Just How Tight Is The Takeaway Issue In The Bakken? -- January 7, 2015

Over the years, I must have read every article and looked at ever graph that depicted takeaway capacity in the Bakken. I always had the feeling that there was adequate takeaway capacity with rail and pipeline. And every day there were stories of more pipelines going in and stories of more CBR terminals.

I always thought "we" were ahead of the game. I looked forward to a bit of slack in takeaway capacity as Bakken oil production (or at least the pace of growth) slowed due to the slump in oil prices.
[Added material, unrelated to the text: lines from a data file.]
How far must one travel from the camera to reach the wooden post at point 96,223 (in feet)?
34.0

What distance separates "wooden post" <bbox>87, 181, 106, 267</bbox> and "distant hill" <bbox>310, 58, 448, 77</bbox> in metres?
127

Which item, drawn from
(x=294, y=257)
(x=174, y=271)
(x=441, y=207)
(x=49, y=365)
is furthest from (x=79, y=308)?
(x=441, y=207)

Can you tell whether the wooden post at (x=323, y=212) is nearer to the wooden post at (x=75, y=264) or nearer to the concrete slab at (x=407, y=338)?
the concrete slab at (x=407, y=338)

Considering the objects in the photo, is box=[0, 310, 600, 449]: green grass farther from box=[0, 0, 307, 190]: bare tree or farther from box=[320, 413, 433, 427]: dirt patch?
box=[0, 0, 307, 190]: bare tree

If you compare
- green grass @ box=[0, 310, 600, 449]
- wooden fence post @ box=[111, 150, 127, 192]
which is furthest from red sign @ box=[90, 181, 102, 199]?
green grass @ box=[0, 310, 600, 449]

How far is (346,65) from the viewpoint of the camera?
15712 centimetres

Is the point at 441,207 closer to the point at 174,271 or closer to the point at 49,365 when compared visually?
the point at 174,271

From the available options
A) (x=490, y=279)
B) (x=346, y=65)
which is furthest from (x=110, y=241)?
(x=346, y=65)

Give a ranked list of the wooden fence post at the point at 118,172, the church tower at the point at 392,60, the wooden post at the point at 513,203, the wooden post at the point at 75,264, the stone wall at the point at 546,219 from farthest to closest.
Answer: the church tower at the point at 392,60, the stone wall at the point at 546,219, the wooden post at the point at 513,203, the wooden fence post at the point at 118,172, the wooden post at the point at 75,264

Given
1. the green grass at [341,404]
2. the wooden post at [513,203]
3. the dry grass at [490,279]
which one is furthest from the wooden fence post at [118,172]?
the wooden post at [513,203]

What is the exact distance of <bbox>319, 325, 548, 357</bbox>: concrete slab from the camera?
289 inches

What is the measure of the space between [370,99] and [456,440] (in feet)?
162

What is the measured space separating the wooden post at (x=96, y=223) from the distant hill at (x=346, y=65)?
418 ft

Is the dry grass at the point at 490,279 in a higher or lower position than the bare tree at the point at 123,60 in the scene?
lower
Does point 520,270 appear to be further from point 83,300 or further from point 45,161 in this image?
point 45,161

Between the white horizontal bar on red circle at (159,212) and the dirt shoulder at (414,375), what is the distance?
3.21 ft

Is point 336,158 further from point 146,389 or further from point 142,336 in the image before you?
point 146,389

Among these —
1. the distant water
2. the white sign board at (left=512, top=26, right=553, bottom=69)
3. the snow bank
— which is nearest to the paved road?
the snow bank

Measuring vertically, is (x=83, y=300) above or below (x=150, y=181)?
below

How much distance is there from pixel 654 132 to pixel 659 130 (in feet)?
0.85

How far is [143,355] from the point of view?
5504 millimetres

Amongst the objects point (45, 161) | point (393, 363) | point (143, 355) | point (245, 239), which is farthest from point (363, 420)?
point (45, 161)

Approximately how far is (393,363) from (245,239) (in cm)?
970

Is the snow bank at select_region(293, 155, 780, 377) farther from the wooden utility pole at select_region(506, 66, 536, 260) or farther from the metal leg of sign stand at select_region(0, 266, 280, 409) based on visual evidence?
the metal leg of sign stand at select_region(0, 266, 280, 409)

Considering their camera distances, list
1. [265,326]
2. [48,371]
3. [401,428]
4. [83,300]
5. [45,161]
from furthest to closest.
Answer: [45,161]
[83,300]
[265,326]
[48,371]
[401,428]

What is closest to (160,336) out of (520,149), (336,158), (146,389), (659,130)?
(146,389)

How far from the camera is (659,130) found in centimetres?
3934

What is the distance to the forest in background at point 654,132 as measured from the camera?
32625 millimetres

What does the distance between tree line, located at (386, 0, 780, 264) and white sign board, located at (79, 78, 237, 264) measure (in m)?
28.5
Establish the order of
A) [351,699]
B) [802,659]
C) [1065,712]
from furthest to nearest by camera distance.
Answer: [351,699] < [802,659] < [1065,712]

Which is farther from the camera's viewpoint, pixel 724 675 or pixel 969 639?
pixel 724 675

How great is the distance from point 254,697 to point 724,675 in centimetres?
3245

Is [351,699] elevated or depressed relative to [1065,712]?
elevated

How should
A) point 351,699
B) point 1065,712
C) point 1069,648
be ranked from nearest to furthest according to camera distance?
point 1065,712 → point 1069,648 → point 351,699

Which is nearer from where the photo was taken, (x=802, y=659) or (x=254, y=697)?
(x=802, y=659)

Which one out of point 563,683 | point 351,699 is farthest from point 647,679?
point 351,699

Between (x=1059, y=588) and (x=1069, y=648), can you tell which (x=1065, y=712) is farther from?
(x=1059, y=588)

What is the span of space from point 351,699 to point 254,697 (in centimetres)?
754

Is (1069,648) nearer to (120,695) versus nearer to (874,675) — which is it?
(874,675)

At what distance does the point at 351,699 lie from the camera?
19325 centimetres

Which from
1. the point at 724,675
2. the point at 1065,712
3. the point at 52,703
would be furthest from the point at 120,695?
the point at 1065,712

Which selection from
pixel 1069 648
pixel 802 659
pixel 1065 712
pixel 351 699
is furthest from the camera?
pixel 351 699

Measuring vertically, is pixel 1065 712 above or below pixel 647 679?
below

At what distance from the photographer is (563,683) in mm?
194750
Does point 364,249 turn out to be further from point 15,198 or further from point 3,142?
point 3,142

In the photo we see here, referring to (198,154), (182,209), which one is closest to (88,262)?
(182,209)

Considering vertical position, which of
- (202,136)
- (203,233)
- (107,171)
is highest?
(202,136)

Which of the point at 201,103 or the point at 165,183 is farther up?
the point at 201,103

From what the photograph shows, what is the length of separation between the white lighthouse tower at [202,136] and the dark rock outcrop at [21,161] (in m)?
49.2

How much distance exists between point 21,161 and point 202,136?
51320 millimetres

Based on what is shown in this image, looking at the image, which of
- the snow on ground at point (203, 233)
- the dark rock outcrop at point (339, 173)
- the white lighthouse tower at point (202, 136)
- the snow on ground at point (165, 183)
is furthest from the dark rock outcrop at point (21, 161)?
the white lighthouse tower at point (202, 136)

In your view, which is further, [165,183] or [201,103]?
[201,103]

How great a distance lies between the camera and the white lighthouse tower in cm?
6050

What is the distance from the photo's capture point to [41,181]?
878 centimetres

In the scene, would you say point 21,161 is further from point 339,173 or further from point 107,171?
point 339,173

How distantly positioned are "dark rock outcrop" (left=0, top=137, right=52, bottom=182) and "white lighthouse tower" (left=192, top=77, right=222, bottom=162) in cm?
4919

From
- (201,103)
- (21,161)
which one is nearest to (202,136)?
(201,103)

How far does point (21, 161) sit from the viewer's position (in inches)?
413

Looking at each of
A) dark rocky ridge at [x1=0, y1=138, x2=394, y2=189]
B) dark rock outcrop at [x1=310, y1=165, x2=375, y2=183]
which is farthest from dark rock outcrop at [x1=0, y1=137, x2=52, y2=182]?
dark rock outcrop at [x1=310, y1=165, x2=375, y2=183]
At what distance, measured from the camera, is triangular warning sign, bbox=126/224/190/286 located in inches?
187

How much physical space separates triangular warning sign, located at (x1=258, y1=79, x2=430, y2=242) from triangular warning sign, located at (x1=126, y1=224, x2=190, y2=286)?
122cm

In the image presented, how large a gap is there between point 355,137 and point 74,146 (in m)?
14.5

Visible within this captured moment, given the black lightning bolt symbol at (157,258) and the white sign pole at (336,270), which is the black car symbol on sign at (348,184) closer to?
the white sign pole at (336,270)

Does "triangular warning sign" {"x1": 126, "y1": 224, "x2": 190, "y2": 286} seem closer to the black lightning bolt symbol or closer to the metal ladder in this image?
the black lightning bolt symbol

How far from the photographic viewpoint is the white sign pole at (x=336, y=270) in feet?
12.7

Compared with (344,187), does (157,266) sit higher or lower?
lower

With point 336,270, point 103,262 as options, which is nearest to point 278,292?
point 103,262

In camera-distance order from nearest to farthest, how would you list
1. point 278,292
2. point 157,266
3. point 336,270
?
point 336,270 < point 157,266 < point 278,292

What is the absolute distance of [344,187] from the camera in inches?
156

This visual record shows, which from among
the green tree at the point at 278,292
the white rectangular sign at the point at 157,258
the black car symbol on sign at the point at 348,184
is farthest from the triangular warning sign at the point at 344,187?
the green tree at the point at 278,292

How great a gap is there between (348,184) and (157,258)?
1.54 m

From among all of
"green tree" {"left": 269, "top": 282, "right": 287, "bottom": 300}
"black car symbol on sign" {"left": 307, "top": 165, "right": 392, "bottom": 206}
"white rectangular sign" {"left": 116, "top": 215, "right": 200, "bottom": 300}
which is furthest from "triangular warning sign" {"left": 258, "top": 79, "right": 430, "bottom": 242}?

So, I was surprised when I read this Bakken.com story that said the slump in oil prices is not likely to result in a gain for grain shippers:
A decline in Bakken oil trains isn’t likely to spell good things for Montana grain farmers, according to rail observers.
Getting grain on trains has been a struggle for Montana’s $1.5 billion wheat economy for more than a year, during which time critics have faulted Burlington Northern Sante Fe for leaving grain at the station while hauling more than a half-million barrels of oil daily.
Now oil production seems poised to decline. The number of active drilling rigs in North Dakota has fallen by 14 in the last three weeks, according to the Bismarck Tribune. The price per barrel for oil hit a five-year low Monday.
A slowdown isn’t likely to free up the rails for grain, analyst Terry Whiteside told farmers gathered Tuesday in Billings.
“You would think it would,” Whiteside said. “However, they are telling me in Wyoming they have not found as much oil through horizontal drilling as they have in the Bakken, and that’s probably all going to go westbound. I don’t see it lightening up very much, and then if coal comes on. We’ve just got a very tight capacity problem for a while.”
On top of this, remember: new restrictions on shipping oil by rail. And still it continues.